There are many things, like scaling down on testing members of the public that is not in the right direction,” Dr Githinji Gitahi, the Amref Africa, Group CEO warned.
Highly-placed sources at the ministry intimated to People Daily that the government is facing a crisis over a shortage of testing kits and reagents at a time the number of confirmed positive cases of Covid-19 is skyrocketing.
“Testing capacity for the Covid-19 had been limited from the first day, and it is illogical for the government to tell us that it is now targeting only high risk individuals.
The government has abandoned her people. This is a time bomb that is waiting to explode,” the vice chairman of the Kenya Medical Association (KMA) Dr. Lukoye Atwoli warned yesterday.
Dr Atwoli says with the government having scaled down testing, after having failed to provide poor Kenyans with face masks and sanitisers, as well as having failed to enforce social distancing in public transport, it has left Kenyans to their own devices.
He said that the government should be talking about moving to targeted testing if it had tested at least 10 per cent of the Kenyan population.
So far, only 221,234 people have been tested, against a target of about one million.
Sources also indicate that the government has scaled down contact tracing and hardly bothers making follow-ups on mild and asymptomatic individuals under the home-based care.
Unlike in the early stages when the government deployed its machinery and resources to trace all persons who may have had contact with an infected individual, it is no longer concerned as it has not “traced any single person who has been in contact with any patient over the last one month”.
In most cases, it is upon the personal responsibility of those under home-based care to ensure about their movements, care and monitoring their health.
“It is not enough for the government to leave everything on individual responsibility.
We are at a dangerous stage, we are going to experience communal transmission on a large scale. The government must change strategy to fight the pandemic,” Atwoli said.
Whereas some government facilities are still collecting samples for testing at Sh5,000, bottlenecks have been placed to deter many people from accessing them.
Now doctors are questioning the government’s move to stop the collection of samples from people visiting the testing centres at a time when it has allowed free movement of people across the country.
Medics believe that because of inadequate testing, and because the majority, about 90 per cent don’t even show symptoms, tens of thousands of cases may have been missed.
Tough times ahead
Medics like Dr Atwoli are warning Kenyans to brace themselves for tough times ahead unless the government rethinks its strategy on combating the pandemic.
“I am foreseeing a situation where almost 80 per cent of Kenyans will be infected with the virus.

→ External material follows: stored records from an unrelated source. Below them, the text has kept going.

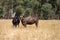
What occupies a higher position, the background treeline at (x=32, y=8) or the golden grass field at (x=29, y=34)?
the golden grass field at (x=29, y=34)

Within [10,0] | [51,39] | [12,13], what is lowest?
[12,13]

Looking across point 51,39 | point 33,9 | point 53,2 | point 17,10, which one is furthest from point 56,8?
point 51,39

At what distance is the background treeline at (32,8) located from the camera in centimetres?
3428

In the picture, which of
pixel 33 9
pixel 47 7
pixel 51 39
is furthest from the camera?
pixel 33 9

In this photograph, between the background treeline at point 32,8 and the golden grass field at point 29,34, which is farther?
the background treeline at point 32,8

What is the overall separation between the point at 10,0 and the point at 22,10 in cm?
374

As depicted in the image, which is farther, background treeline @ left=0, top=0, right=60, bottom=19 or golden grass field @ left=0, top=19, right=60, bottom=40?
background treeline @ left=0, top=0, right=60, bottom=19

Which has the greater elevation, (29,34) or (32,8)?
(29,34)

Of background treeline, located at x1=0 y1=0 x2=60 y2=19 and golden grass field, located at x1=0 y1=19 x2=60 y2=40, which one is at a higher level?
golden grass field, located at x1=0 y1=19 x2=60 y2=40

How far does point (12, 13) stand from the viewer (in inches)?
1448

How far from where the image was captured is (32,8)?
35.9 metres

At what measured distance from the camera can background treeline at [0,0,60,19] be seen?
1350 inches

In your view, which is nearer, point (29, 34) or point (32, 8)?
point (29, 34)

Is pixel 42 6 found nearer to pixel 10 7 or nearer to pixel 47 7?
pixel 47 7
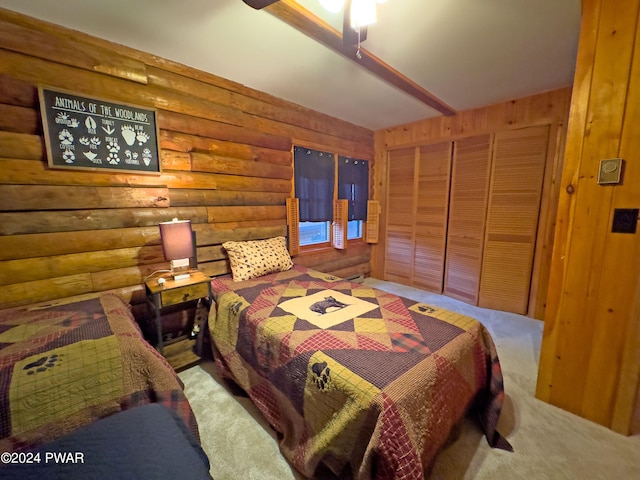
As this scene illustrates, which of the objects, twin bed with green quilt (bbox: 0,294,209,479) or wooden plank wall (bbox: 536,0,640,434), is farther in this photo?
wooden plank wall (bbox: 536,0,640,434)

It would be too late and senseless to start mass testing at that point,” he warned.
Whereas Kagwe has said the national government has passed the mandate to test people to counties, the chairman of the Council of Governors Wycliffe Oparanya told People Daily yesterday that the devolved units are not yet in a position to undertake the exercise.
“Some counties have GeneXpert machines for testing the virus, but lack cartridges and reagents.

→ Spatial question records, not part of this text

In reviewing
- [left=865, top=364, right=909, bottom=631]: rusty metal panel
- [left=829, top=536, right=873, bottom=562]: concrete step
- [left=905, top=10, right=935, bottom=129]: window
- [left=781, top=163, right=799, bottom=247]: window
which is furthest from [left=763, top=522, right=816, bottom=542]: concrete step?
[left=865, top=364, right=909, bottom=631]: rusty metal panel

Also, the counties lack resources to undertake the exercise as the government is yet to release money allocated to counties,” Oparanya said.
But Prof Omu Anzala, a member of the National Emergency Response Committee on Coronavirus, says that due to budgetary constrains, the government has changed tact to test only high risk persons such as medical personnel and contact tracing.
“Since majority of our people are asymptomatic, it is worthless testing persons that you will do nothing on them.
We are now targeting people who are in danger in order to control the mortality rate,” he said.